With a hint of Summer’s intense heat already piercing North Carolina, the Catholic Charities (DOR) Cape Fear Regional team is preparing to protect our neighbors, who work or live outside in the extremely hot temperatures of the South. In 2023, Regional Director Emilie Hart began focusing on heat-related dangers facing people who work outside after learning of a fatal incident involving farm workers. “Last year we heard that two farmworkers died of dehydration. We responded by setting up at the migrant Head Start with waters, liquid IVs, and hydrating produce to promote rationing and do some education,” said Hart.

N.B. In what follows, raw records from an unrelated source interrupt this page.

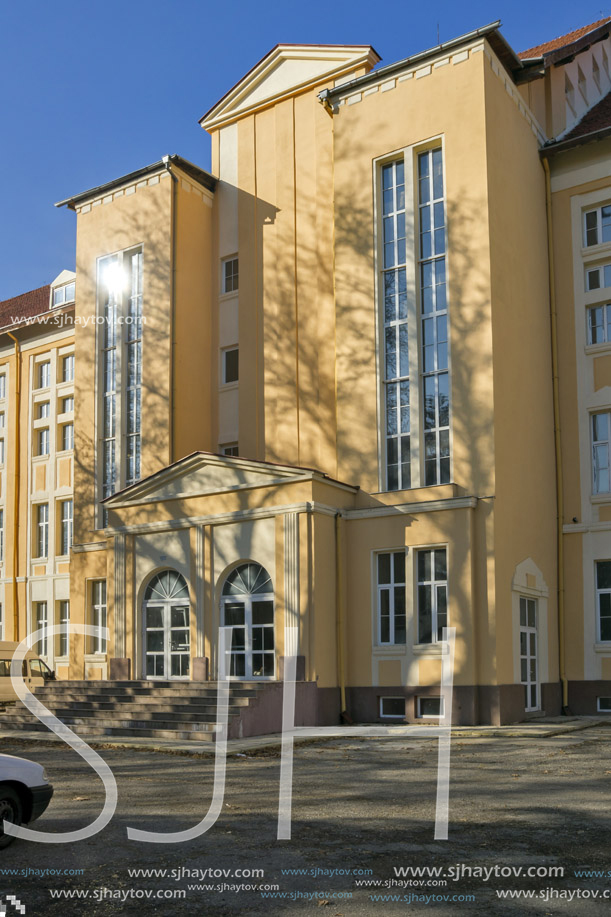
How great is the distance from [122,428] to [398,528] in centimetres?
1016

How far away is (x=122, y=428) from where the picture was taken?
93.2 ft

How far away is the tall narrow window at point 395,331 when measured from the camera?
2269 centimetres

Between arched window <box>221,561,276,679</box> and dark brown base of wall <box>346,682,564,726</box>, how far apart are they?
204cm

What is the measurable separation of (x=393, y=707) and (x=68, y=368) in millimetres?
20383

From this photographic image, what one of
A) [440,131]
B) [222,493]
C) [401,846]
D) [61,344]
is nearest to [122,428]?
[222,493]

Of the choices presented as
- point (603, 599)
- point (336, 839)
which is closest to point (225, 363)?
point (603, 599)

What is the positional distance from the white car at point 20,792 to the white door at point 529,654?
578 inches

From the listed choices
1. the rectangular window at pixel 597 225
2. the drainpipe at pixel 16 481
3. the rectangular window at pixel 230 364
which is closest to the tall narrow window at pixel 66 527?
the drainpipe at pixel 16 481

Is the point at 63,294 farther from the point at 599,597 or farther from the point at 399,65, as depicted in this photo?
the point at 599,597

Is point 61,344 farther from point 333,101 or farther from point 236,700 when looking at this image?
point 236,700

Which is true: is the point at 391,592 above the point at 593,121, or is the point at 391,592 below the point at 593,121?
below

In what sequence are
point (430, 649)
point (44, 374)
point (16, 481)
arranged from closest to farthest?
point (430, 649) < point (16, 481) < point (44, 374)

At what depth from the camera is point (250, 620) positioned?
22172mm

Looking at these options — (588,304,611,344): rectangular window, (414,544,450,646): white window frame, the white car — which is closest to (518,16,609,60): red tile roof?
(588,304,611,344): rectangular window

The groundwork began after the tragic deaths last summer, but this is the first official year Catholic Charities has organized specific “hydration packs,” and sought funding to purchase hydrating foods and other items. The Cape Fear team applied for and was awarded a Harrelson Center Be the Light grant to fund “hydration packs” for farm workers or others suffering in the summer heat.
This is the second Catholic Charities project the Harrelson Center has funded. The Jo Ann Carter Harrelson Center Inc. is a North Carolina nonprofit corporation (501c3) that supports and partners with other nonprofit organizations in the Wilmington community. The Center works with its partners to meet community needs in areas such as safe and affordable housing, education, employment, health care and family support. Be the Light is a bi-annual learning and serving opportunity where youth from the Harrelson Center’s Help Hub member churches gather for fun and service activities to address needs in our community. Past projects included assembling: gift bags for women in domestic shelters, welcome home baskets for displaced families, hurricane preparedness kits, and more. Be the Light also funded Catholic Charities Cape Fear Regional Office in 2018 for its “birthday kit” project for children living in poverty.
This year’s “hydration packs” project is equally rewarding for volunteers and could be life saving for someone in need this summer. The Harrelson Center’s Be the Light spring event brought non-profit leaders and Wilmington youth together to assemble the “hydration packs” and learn more about why they are needed and how the kits will help protect farm workers in the fields on long hot summer days.
Emilie said, “the packs include refillable water bottles, liquid IVs, sunscreen, bug spray, cooling towels, an electrolyte mix, a bandana, and of course water. We also talk with workers and emphasize the need to drink water and take extra breaks to avoid getting dizzy, passing out, or worse…dying.”
First Christian Church of Wilmington Assistant Pastor Courtney Hickman shared the Be the Light experience on the church’s Facebook page. She wrote, “we had a chance to put together some of these packs ourselves, and understanding the need behind them made the work even more meaningful. In Matthew 25, Jesus calls us to the care of such needs when he says Come, you that are blessed by my Father, inherit the kingdom prepared for you from the foundation of the world; for I was hungry and you gave me food, I was thirsty, and you gave me something to drink…. I don’t know about you, but I don’t spend too much time being thirsty or being too aware of those in our community who are. So, I am grateful for this chance to have my heart softened and my mind opened. I am grateful to be a little bit more aware of the suffering around me and how I might respond. I am grateful that each time we take part in these events, we all come a little bit closer to being the light.”
The Catholic Charities (DOR) Cape Fear team will meet with farm workers later this month to give out “hydration packs” and stress the importance of drinking plenty of water this summer. Staff will also follow up again in June at the migrant Head Start and give out more hydration supplies and additional heat safety information to parents.